Prove that the points D, B, X, and Y are concyclic

### 1 Answer

Let for convenience |AB| = |CD| =a, |AD| = |BC| = b, |BX| = x, |DY| = y, then:

(1) a/y = b/x (triangle DCY is similar to BXC);

(2) a^2 = by (CD is a height in the right triangle ACY);

(3) b^2 = ax (BC is a height in the right triangle ACX).

The statement is equivalent to the following: the angles XBY and XDY to be equal (XY to be seen from B and D at the same angle), the latter equivalent to: complement angles ADX and ABY to be equal but we have:

tan(ABY) = (b + y)/a, but y = a^2/b according (2);

tan(ADX) =(a + x)/b, but x = b^2/a according (3), then

(b + y)/a = (b + a^2/b)/a = (b^2 + a^2)/(ab)

(a + x)/b = (a + b^2/a)/b = (a^2 + b^2)/(ab), what completes the proof.

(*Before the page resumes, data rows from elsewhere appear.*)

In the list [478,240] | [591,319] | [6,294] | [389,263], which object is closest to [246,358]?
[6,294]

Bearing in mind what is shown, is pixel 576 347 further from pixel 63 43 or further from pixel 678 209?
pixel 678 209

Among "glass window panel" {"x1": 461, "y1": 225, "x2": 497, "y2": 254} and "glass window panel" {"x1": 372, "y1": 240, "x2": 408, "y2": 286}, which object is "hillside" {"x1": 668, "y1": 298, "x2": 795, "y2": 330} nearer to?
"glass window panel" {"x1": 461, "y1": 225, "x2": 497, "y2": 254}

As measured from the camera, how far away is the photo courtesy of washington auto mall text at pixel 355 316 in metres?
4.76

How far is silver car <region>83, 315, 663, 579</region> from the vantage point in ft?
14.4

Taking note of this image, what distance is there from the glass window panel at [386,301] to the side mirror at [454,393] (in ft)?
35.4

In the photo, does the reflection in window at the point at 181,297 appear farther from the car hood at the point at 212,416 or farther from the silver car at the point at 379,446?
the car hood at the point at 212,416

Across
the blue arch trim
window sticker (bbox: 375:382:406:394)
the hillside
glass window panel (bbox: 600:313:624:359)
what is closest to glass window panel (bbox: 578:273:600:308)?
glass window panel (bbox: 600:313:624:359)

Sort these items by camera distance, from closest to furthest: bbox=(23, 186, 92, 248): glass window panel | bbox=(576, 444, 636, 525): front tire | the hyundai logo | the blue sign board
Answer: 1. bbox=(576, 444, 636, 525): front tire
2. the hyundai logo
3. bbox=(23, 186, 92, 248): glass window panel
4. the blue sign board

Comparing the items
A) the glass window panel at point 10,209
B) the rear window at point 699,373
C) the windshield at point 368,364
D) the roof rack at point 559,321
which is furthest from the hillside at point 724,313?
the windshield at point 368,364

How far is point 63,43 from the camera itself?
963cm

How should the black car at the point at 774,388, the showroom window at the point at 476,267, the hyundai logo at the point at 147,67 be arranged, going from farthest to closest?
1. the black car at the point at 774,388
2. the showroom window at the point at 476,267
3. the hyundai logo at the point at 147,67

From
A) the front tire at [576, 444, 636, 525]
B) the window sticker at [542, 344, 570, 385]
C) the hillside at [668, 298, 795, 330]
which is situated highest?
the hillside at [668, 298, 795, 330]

P.S.(Edit – Analytic geometry – second proof) In above notation take A as origin of the coordinate system, X-axis along ABX, Y-axis along ADY, then:

A(0, 0), B(a, 0), C(a, b), D(0, b),

X(a + b^2/a, 0), Y(0, b +a^2/b), take the point

Z(a + b^2/(2a), b + a^2/(2b)), then the check easily produces

|ZX| = |ZY| = |ZB| = |ZD|, what means that Z is a center of a required circle.